Thakar et al. [58] compared 120 patients with IS with age- and sex-matched normal population. They depicted those patients with IS had selective atrophy of the multifidus and compensatory hypertrophy of the erector spinae. Ding et al. [18] reported those patients with DS and degenerative kyphosis had different patterns of paraspinal muscle degeneration. Multifidus muscle degeneration was more significant in patients with DS whereas erector spinae degeneration was more significant in those with degenerative kyphosis. However, they did not analyze the predictor(s) for surgery.

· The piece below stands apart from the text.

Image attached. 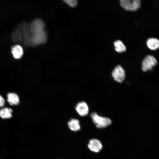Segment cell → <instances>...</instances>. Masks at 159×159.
<instances>
[{"mask_svg": "<svg viewBox=\"0 0 159 159\" xmlns=\"http://www.w3.org/2000/svg\"><path fill=\"white\" fill-rule=\"evenodd\" d=\"M7 101L11 105H17L20 103L19 97L18 95L15 93H9L7 95Z\"/></svg>", "mask_w": 159, "mask_h": 159, "instance_id": "cell-9", "label": "cell"}, {"mask_svg": "<svg viewBox=\"0 0 159 159\" xmlns=\"http://www.w3.org/2000/svg\"><path fill=\"white\" fill-rule=\"evenodd\" d=\"M27 45L36 46L45 44L48 34L45 22L40 19H36L28 24L26 30Z\"/></svg>", "mask_w": 159, "mask_h": 159, "instance_id": "cell-1", "label": "cell"}, {"mask_svg": "<svg viewBox=\"0 0 159 159\" xmlns=\"http://www.w3.org/2000/svg\"><path fill=\"white\" fill-rule=\"evenodd\" d=\"M147 44L148 47L152 50H155L159 46V40L156 38H150L147 41Z\"/></svg>", "mask_w": 159, "mask_h": 159, "instance_id": "cell-11", "label": "cell"}, {"mask_svg": "<svg viewBox=\"0 0 159 159\" xmlns=\"http://www.w3.org/2000/svg\"><path fill=\"white\" fill-rule=\"evenodd\" d=\"M12 112L11 109L5 107L0 110V116L3 119L10 118L12 117Z\"/></svg>", "mask_w": 159, "mask_h": 159, "instance_id": "cell-12", "label": "cell"}, {"mask_svg": "<svg viewBox=\"0 0 159 159\" xmlns=\"http://www.w3.org/2000/svg\"><path fill=\"white\" fill-rule=\"evenodd\" d=\"M91 117L93 122L98 128H105L112 123V121L110 119L99 116L95 112L92 113Z\"/></svg>", "mask_w": 159, "mask_h": 159, "instance_id": "cell-2", "label": "cell"}, {"mask_svg": "<svg viewBox=\"0 0 159 159\" xmlns=\"http://www.w3.org/2000/svg\"><path fill=\"white\" fill-rule=\"evenodd\" d=\"M68 125L70 129L73 131L79 130L81 128L79 121L77 119H72L68 122Z\"/></svg>", "mask_w": 159, "mask_h": 159, "instance_id": "cell-10", "label": "cell"}, {"mask_svg": "<svg viewBox=\"0 0 159 159\" xmlns=\"http://www.w3.org/2000/svg\"><path fill=\"white\" fill-rule=\"evenodd\" d=\"M88 146L91 151L95 153L99 152L102 148V144L100 141L95 139L90 140Z\"/></svg>", "mask_w": 159, "mask_h": 159, "instance_id": "cell-7", "label": "cell"}, {"mask_svg": "<svg viewBox=\"0 0 159 159\" xmlns=\"http://www.w3.org/2000/svg\"><path fill=\"white\" fill-rule=\"evenodd\" d=\"M75 110L78 114L81 116H85L88 113V106L85 102H81L78 103L75 107Z\"/></svg>", "mask_w": 159, "mask_h": 159, "instance_id": "cell-6", "label": "cell"}, {"mask_svg": "<svg viewBox=\"0 0 159 159\" xmlns=\"http://www.w3.org/2000/svg\"><path fill=\"white\" fill-rule=\"evenodd\" d=\"M115 50L118 52H122L126 50V47L120 40H118L114 42Z\"/></svg>", "mask_w": 159, "mask_h": 159, "instance_id": "cell-13", "label": "cell"}, {"mask_svg": "<svg viewBox=\"0 0 159 159\" xmlns=\"http://www.w3.org/2000/svg\"><path fill=\"white\" fill-rule=\"evenodd\" d=\"M11 52L13 57L16 59L21 58L24 53L22 47L20 45L18 44L12 47Z\"/></svg>", "mask_w": 159, "mask_h": 159, "instance_id": "cell-8", "label": "cell"}, {"mask_svg": "<svg viewBox=\"0 0 159 159\" xmlns=\"http://www.w3.org/2000/svg\"><path fill=\"white\" fill-rule=\"evenodd\" d=\"M64 2L71 7L76 6L77 4V0H63Z\"/></svg>", "mask_w": 159, "mask_h": 159, "instance_id": "cell-14", "label": "cell"}, {"mask_svg": "<svg viewBox=\"0 0 159 159\" xmlns=\"http://www.w3.org/2000/svg\"><path fill=\"white\" fill-rule=\"evenodd\" d=\"M121 6L125 10L135 11L140 8L141 0H120Z\"/></svg>", "mask_w": 159, "mask_h": 159, "instance_id": "cell-3", "label": "cell"}, {"mask_svg": "<svg viewBox=\"0 0 159 159\" xmlns=\"http://www.w3.org/2000/svg\"><path fill=\"white\" fill-rule=\"evenodd\" d=\"M5 103L4 99L0 95V108L3 107Z\"/></svg>", "mask_w": 159, "mask_h": 159, "instance_id": "cell-15", "label": "cell"}, {"mask_svg": "<svg viewBox=\"0 0 159 159\" xmlns=\"http://www.w3.org/2000/svg\"><path fill=\"white\" fill-rule=\"evenodd\" d=\"M112 76L114 80L120 83L122 82L125 78L124 69L119 65L116 66L112 71Z\"/></svg>", "mask_w": 159, "mask_h": 159, "instance_id": "cell-5", "label": "cell"}, {"mask_svg": "<svg viewBox=\"0 0 159 159\" xmlns=\"http://www.w3.org/2000/svg\"><path fill=\"white\" fill-rule=\"evenodd\" d=\"M157 63L156 59L153 56L148 55L146 56L143 60L142 69L143 71L146 72L152 69L153 67Z\"/></svg>", "mask_w": 159, "mask_h": 159, "instance_id": "cell-4", "label": "cell"}]
</instances>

In our study, patients with fattier erector spinae required surgery whereas those with better erector spinae benefited from conservative management. Our findings confirmed the findings of Ding et al. [18], as they concluded that erector spinae tended to maintain the spinal sagittal balance and when erector spinae could not properly contract, subjects with lumbar spondylolisthesis might become surgical candidates. A recent case-control study comparing subjects with LBP and those without LBP reported that fatty infiltration in the erector spinae at upper lumbar spine was the main predictor for LBP [59]. Fatty infiltration impairs the quality of the paraspinal muscles since fat tissue is noncontractile [60,61,62]. Thus, a hypertrophied muscle could also be fatty and a fatty muscle could not stabilize the spine properly. We suggest that fatty and therefore poor erector spinae muscles cannot stabilize the spine properly. Thus, patients require surgery when the fatty infiltration score for the erector spinae is at or above the cut-off value of 17. Despite a close association has been depicted in between IVDD, Modic changes and fatty degeneration of paraspinal muscles; there was no significant difference in IVDD severity or Modic changes between the groups (Tables 1 and 2) [63].

Limitations

The present study inherits the limitations of a cross-sectional study. Thus, we could not present a cause-effect relationship. Clinical outcome measurements of the subjects were lacking due to the retrospective nature of data collection. Our sample size was small to identify sex- or subtype- (IS vs. DS) related differences. We included 10 patients with IS and 22 patients with DS with either grade 1 or 2 spondylolisthesis in both groups. We did not evaluate facet joint orientation of the subjects which could have some impact on the natural history of the disease. Since this study was a retrospective one, full standing spine radiographs were not available in some patients. To homogenize measurement of spinopelvic parameters, we measured sagittal lumbopelvic angles on lumbar spine computed tomography scans in supine position with straightened lower limbs, as previously shown in the literature [25]. To the best of our knowledge, this is the first study to compare patients who underwent surgery and those who received conservative management for lumbar spondylolisthesis in terms of IVDD, Modic changes, and paraspinal muscles at all lumbar levels. We also very firstly reported the possible role of paraspinal muscle quality in predicting surgical candidates with lumbar spondylolisthesis. The present study has its strengths coming from a matched cohort of subjects in terms of age, sex, lumbar lordosis, pelvic incidence, subtype and grade of spondylolisthesis.

Conclusion

Fatty erector spinae could predict the surgical candidates with lumbar spondylolisthesis. Each 1-point increment in fatty infiltration in the erector spinae at any lumbar level increased the likelihood of surgery by 8%. Lumbar spondylolisthesis patients with fatty infiltration score for the erector spinae at or above 17 were more likely to have surgery. We recommend clinicians to focus on improving erector spinae in patients with lumbar spondylolisthesis. Future studies should be done to focus on subgroups of lumbar spondylolisthesis.